# Document
Hanover Community Centre (venue website)
17, 24, 31 May, 8:00pm-10:00pm, 8:20pm-10:00pm
Reviewed by Darren Taffinder

 World Premiere.
 Suitable for age 16+ only.

Sitcoms are like hamburgers: easy to make, but hard to do right. I’m a big fan of the format, and done well they can be fantastic. All the best examples, whether it’s Friends, Seinfield, The Office or even Keeping Up Appearances, share three main traits – strong characters, a solid plot and a willingness to push a scenario as far as it will go.

Housemates – The Sitcom is almost there, and its premise is strong, but in the end it doesn’t quite deliver. The show is about a group of five friends who share a home in Hanover, an area of Brighton known for its steep hills, many pubs, and reputation for being slightly alternative. So far, so classic. The play takes the format of two episodes with a short break in between, and to keep with the TV theme the producers plan to show mock ads for local businesses during the intermission – though sadly, the ads weren’t ready in time for the preview performance I saw.

The actors were all very good, especially Victoria Claringbold as the uptight and slightly obsessive Jem, and Chrysanthe Grech as Ellen, a cougar on the prowl. Warren Saunders also stood out as Greg, the fifth housemate with a secret – especially when he had his moment in the spotlight at the end of the second episode.

Unfortunately though, the writing needs a bit more work, and both episodes felt like they were a few drafts away from being finished. Episode One is about the aftermath of a party, where no-one can remember what happened the night before. After Jem discovers a whip and two empty JLS-themed condom wrappers, they begin to fear the worst (after all, if there’s one rule for being good housemates, avoiding sleeping together as part of a group orgy is probably it). Misunderstandings between characters are a key sitcom device, but here, I never fully understood which housemate knew what. What was worse, I didn’t get the feeling the writers quite knew either.

# Written exercise
Answer these questions using the sitcom review:
1. What minimum age does the show require?
2. How many friends share the home in Hanover?
3. Which actor plays Ellen?
The material after this point comes from a different source.

# Items
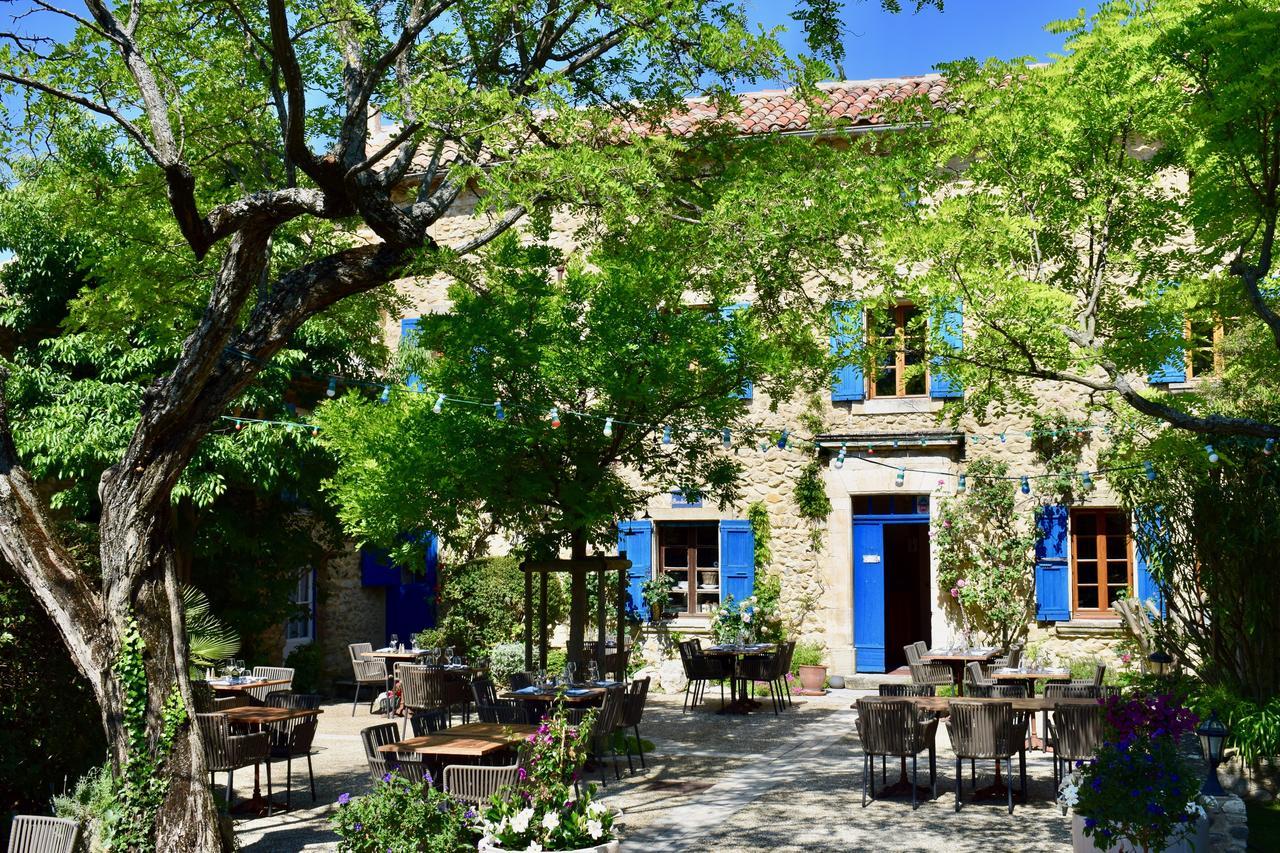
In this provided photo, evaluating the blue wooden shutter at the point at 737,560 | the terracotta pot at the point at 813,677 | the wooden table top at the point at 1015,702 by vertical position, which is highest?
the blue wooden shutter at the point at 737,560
* * *
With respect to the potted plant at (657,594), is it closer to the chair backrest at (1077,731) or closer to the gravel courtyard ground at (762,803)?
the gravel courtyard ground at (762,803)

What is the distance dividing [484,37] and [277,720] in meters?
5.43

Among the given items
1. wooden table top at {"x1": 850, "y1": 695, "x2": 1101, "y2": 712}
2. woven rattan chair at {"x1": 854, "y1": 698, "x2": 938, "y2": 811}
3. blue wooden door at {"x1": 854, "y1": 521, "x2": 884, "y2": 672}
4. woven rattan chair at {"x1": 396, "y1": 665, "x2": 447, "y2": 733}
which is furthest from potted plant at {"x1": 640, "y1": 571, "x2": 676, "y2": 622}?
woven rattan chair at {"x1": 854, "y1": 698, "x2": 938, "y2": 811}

# Answer for the task
1. 16
2. Five
3. Chrysanthe Grech